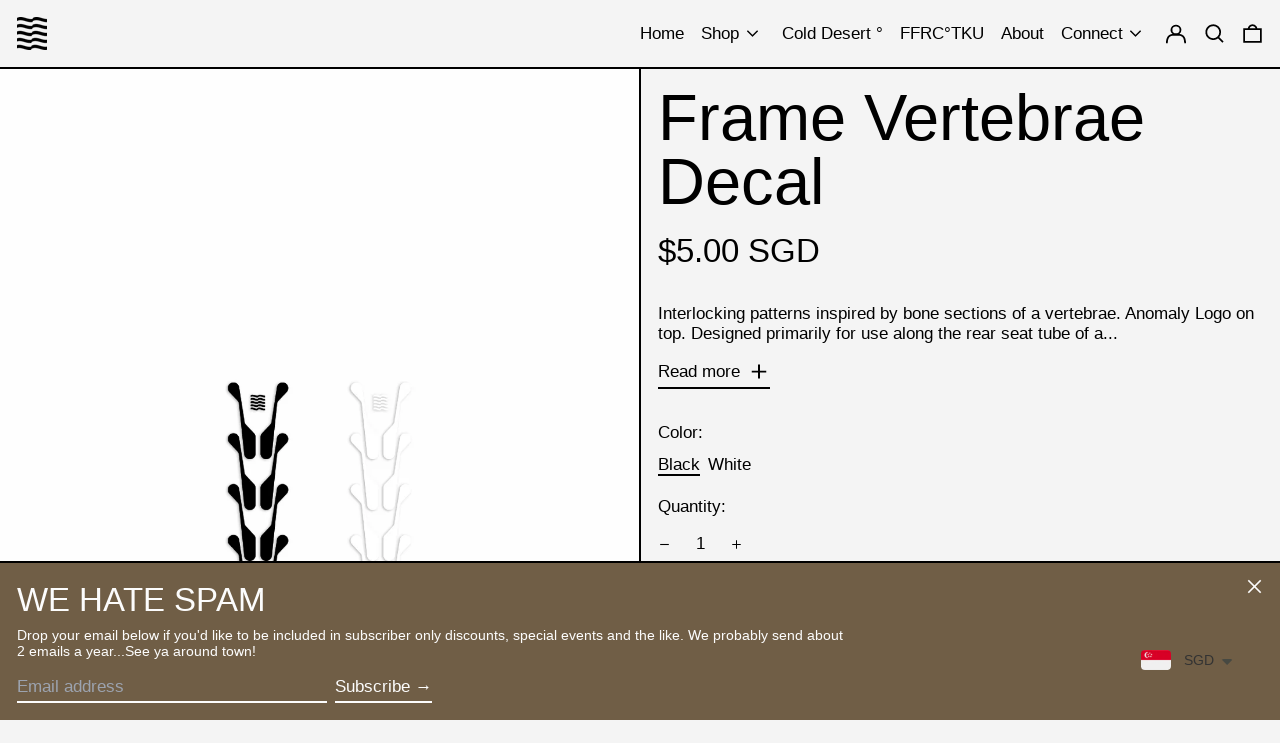

--- FILE ---
content_type: text/html; charset=utf-8
request_url: https://tokubetsunamono.com/variants/45559636754740/?section_id=store-availability
body_size: -131
content:
<div id="shopify-section-store-availability" class="shopify-section"><script type="application/json" data-availability-json>{
      "variant": 45559636754740
      
    }
  </script></div>

--- FILE ---
content_type: text/javascript
request_url: https://tokubetsunamono.com/cdn/shop/t/2/assets/no-image-copy.js?v=131199421359009812301725287679
body_size: -710
content:
$("img").bind("contextmenu", () => {
  return false;
});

### Task description
Produce an exact copy of each line from the one holding "body_size: -710" through the last line of the records, both included, and nothing more.

### Your response
body_size: -710
content:
$("img").bind("contextmenu", () => {
  return false;
});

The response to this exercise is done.